Nuke and clean energy funding
To the naked eye it looks like nuclear energy wins out here:
The Budget substantially expands support for construction of new nuclear power plants by increasing the Department of Energy loan guarantees authority for such projects by $36 billion, to a total of $54.5 billion, and provides credit subsidy funding of $500 million to support $3 to $5 billion of loan guarantees for energy efficiency and renewable energy projects.
But it’s worth unpacking this. As OMB chief Peter Orszag emphasized in a briefing call this morning, the nuclear loan guarantees are meant to be fully repaid, while the renewable energy and energy efficiency money contains $500 million in credit subsidy. So there’s more direct spending on clean energy.
That’s with one big caveat, of course: that the nuclear industry doesn’t default on loans, sticking taxpayers with the liability. That could never happen, right? Ha ha. See Sue Sturgis and Dan Weiss on that subject. Or see the Congressional Research Service (PDF), which says the “federal government would bear most of the risk, facing potentially large losses if borrowers defaulted on reactor projects that could not be salvaged.” Or the Congressional Budget Office, which “considers the risk of default on such a loan guarantee to be very high–well above 50 percent.”
Cap-and-trade placeholder
The FY2010 budget contained projected revenue from a cap-and-trade system — $79 billion a year by 2012, $83 billion by 2019. Obviously that revenue, um, never showed up. (Thanks, Senate!)

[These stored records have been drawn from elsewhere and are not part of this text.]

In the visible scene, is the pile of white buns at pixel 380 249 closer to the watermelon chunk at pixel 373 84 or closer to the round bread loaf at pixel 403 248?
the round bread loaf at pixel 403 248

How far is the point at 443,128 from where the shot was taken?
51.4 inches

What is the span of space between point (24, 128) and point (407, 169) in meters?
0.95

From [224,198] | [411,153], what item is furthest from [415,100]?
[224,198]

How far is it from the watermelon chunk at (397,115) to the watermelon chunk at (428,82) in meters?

This year, as Kate Sheppard noted, the administration included no specific revenue projections. Instead it merely includes a placeholder, noting it will “work to enact and implement a comprehensive market-based policy that will reduce greenhouse gas emissions in the range of 17 percent in 2020 and more than 80 percent by 2050.” Since nobody, including the administration, knows what a final bill might look like or how much revenue might be generated or how much of that revenue might go into the Treasury, they decided to just punt.

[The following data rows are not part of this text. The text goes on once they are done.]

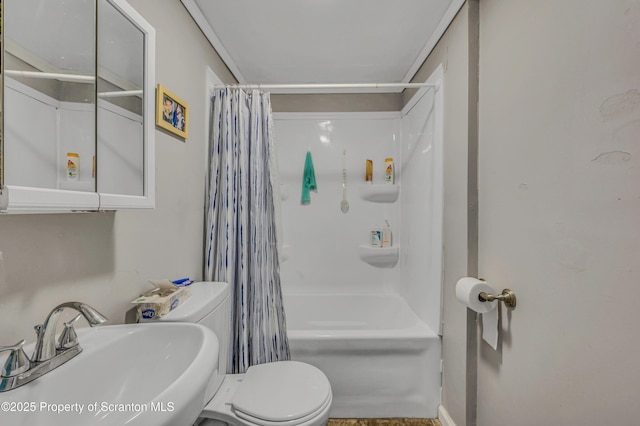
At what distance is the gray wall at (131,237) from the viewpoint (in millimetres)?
650

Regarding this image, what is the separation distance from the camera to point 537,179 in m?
0.94

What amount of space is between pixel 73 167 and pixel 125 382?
595mm

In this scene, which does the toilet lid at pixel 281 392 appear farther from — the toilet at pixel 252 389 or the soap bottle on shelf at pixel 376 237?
the soap bottle on shelf at pixel 376 237

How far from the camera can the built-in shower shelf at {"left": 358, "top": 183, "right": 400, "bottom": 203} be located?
2461 millimetres

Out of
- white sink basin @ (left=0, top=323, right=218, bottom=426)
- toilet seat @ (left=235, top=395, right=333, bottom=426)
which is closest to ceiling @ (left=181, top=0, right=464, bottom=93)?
white sink basin @ (left=0, top=323, right=218, bottom=426)

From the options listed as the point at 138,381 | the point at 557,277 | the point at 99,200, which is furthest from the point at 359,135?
the point at 138,381

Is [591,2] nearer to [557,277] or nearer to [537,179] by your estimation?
[537,179]

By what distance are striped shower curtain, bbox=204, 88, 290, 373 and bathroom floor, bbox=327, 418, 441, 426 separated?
531 millimetres

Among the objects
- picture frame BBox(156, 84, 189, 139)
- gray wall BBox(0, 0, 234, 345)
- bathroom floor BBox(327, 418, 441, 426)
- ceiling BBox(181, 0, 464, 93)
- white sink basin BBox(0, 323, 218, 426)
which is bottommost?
bathroom floor BBox(327, 418, 441, 426)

Whether this means they have less confidence in a bill being passed is a matter of (mostly pointless, but fun) speculation.
Other stuff
The budget increases the (already turbocharged) budget for scientific research (PDF) by 5.6 percent to $61.6 billion, so that’s cool. Also:
- It boosts the Department of Energy budget to $28.4 billion, up $2 billion from 2010. Its renewable energy and efficiency budget is up $113 million to $2.4 billion.

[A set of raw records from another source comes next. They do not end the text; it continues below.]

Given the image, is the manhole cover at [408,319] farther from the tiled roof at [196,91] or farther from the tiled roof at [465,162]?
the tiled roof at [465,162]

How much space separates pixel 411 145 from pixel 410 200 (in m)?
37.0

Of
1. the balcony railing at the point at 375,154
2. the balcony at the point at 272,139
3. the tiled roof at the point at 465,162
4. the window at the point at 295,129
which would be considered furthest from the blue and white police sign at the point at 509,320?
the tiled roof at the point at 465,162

- The Labor Department sets aside “$85 million for green job training, providing support for about 14,000 participants.”
- The Department of Transportation sets aside “$530 million as part of the President’s Partnership for Sustainable Communities to help State and local governments invest in sustainable transportation infrastructure that integrates with housing development and other critical investments.”
- The Department of Interior sets aside “$73 million — a $14 million increase — to build agency capacity to review and permit renewable energy projects on federal lands. DOI has set a goal to permit at least 9,000 megawatts of new solar, wind, and geothermal electricity generation capacity on DOI-managed lands by the end of 2011.”
What it all means
Generically, the budget reflects an administration that cares about science and wants to solve the energy crisis. But we already knew that. On the specifics there’s a degree of la-la land here, since spending is ultimately up to Congress and Congress is broken. So we’ll just have to wait and see what happens.